- YOUR TASK: Transcribe the items word for word, starting at the line that contains "How far from" and ending at the last line of the items.

### DATA EXTRACT

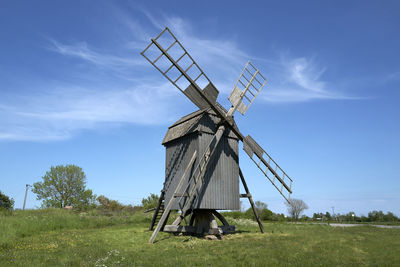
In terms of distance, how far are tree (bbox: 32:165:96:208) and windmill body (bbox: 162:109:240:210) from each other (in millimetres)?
34946

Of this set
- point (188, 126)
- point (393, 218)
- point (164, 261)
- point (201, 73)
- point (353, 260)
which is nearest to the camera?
point (164, 261)

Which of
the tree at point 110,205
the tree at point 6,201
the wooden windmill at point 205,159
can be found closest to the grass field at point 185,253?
the wooden windmill at point 205,159

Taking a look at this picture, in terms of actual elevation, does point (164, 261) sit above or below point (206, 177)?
below

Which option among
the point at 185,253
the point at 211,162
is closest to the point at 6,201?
the point at 211,162

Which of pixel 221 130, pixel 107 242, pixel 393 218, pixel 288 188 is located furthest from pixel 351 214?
pixel 107 242

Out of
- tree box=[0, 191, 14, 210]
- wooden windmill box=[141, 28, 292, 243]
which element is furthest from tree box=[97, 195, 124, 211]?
wooden windmill box=[141, 28, 292, 243]

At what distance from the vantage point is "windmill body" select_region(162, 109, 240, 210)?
592 inches

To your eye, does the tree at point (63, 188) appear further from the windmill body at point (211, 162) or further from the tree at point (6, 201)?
the windmill body at point (211, 162)

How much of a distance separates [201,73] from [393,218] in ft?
132

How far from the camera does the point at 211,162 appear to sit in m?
15.3

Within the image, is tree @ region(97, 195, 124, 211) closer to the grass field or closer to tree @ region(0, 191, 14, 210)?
tree @ region(0, 191, 14, 210)

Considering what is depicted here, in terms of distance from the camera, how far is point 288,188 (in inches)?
648

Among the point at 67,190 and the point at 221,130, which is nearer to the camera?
the point at 221,130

######

- TASK RESULT:
How far from the camera does the point at 211,162 appear to sit in m?
15.3

Within the image, is tree @ region(97, 195, 124, 211) closer to the grass field or closer to tree @ region(0, 191, 14, 210)?
tree @ region(0, 191, 14, 210)

Considering what is depicted here, in terms of distance from the camera, how far is point 288,188 (in inches)?
648

Among the point at 67,190 and the point at 221,130, which is nearer to the camera?
the point at 221,130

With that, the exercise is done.